### WHAT THIS TASK INVOLVES
From the piece below on what the pandemic year taught us, set down word for word the passage between "It also taught" and "just as valuable.", inclusive.

### EXCERPT

In the middle of every difficulty lies opportunity (Einstein) by Evelina Rioukhina
We should never give up. We should never lose belief in the light ahead, despite what we have been experiencing for over a year.
So, what has been happening in our heads and hearts over this year? A year ago, it was as if life stopped or got “locked”. For many people the year turned out to be tragic – lost ones were mourned, people got seriously ill, and everyone lost something. This includes many things we had taken for granted, like our freedoms: freedom of movement, freedom to gather, freedom to be part of an audience. It could be shocking and traumatising, but as we saw more and more tragedies around us, we were forced to step back from our emotions and realise that our loss of freedoms saved lives. We had to limit ourselves to help essential workers provide care and save lives.
We do not have to see this as a lost year. We have learned a lot about how to do things differently. To continue essential work, we learned teleconferencing: how to remotely conduct meetings and negotiate agreements. Our achievements in ‘online diplomacy’ open up future possibilities, though at the time we were only doing what was necessary in the only way we could. Or, almost the only way. Even through the worst times it was clear that important negotiations must be in person, such as the Syria or Libya talks, or meetings among state leaders. However, the potential for online diplomacy is huge, and it was something the pandemic taught us.
It also taught us resourcefulness – turning obstacles into opportunities. As the saying goes, “a stone can be an obstacle, or it can be a step”, and for some people this lockdown was opportunity for deeper reflection. It could also be used to do jobs which had been postponed and think of better ways to do them after lockdown. Or some people may have done none of these things, and just taken a break from their life, which can be just as valuable.

### DATASET EXCERPT

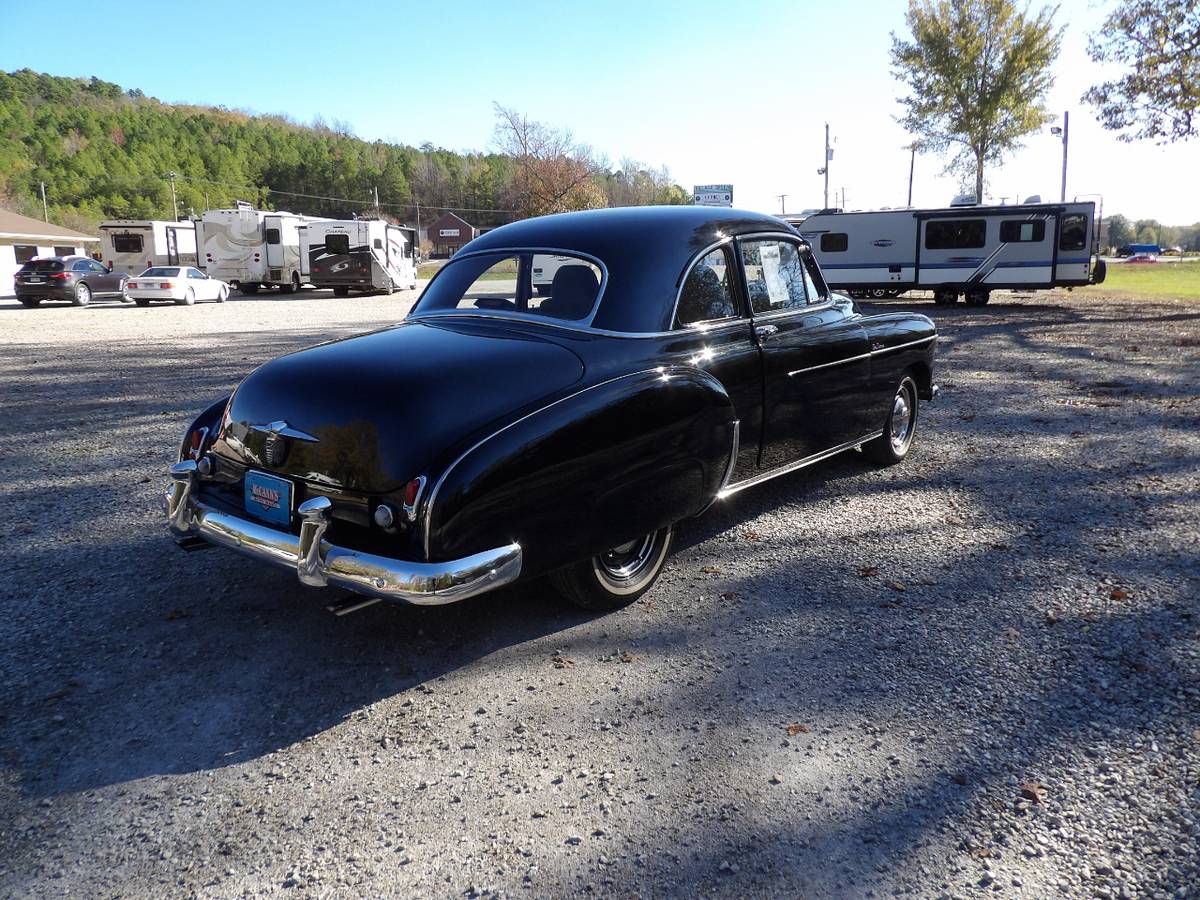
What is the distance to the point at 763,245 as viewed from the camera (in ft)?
15.7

### COMPLETED TASK
It also taught us resourcefulness – turning obstacles into opportunities. As the saying goes, “a stone can be an obstacle, or it can be a step”, and for some people this lockdown was opportunity for deeper reflection. It could also be used to do jobs which had been postponed and think of better ways to do them after lockdown. Or some people may have done none of these things, and just taken a break from their life, which can be just as valuable.